The information deluge unleashed by electronic health-record systems could cause physicians to miss notifications of abnormal test results, according to a survey of primary-care practitioners
with the U.S. Veterans Affairs Department. Missing those notifications could delay needed care for patients, according to the physicians, nurse practitioners and physicians assistants surveyed.
Researchers from several Houston institutions—including the Houston VA Health Services Research and Development Center of Excellence—surveyed almost 2,600 VA primary-care practitioners from June 2010 through November 2010 regarding EHR-based alerts. Almost 30% acknowledged missing notification of test results that led to care delays, according to a research letter in the American Medical Association journal JAMA Internal Medicine (formerly the Archives of Internal Medicine).
Respondents reported receiving a median of 63 alerts a day, which 86.9% perceived to be excessive. Also, 69.6% said they received more alerts than they could manage. In addition to volume, other factors related to the perception and potential of missed test results included the usability of the EHR system and electronic handoff of a patient's record to another provider.

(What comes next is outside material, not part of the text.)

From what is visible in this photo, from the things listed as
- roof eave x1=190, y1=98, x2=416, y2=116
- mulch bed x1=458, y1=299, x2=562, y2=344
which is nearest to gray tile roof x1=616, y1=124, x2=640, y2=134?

The researchers warned that just reducing the number of alerts without taking account of other factors in the “broader primary-care practitioner experience” would probably not be sufficient to improve outcomes.
“Nevertheless, our findings suggest that missed results in EHRs might be related to information overload from alert notifications, electronic handoffs in care and practitioner perceptions of poor EHR usability,” the researchers concluded. "Interventions to improve safety of test result follow-up in EHRs must address these factors.”
The study was funded in part by the VA National Center for Patient Safety and the National Institutes of Health.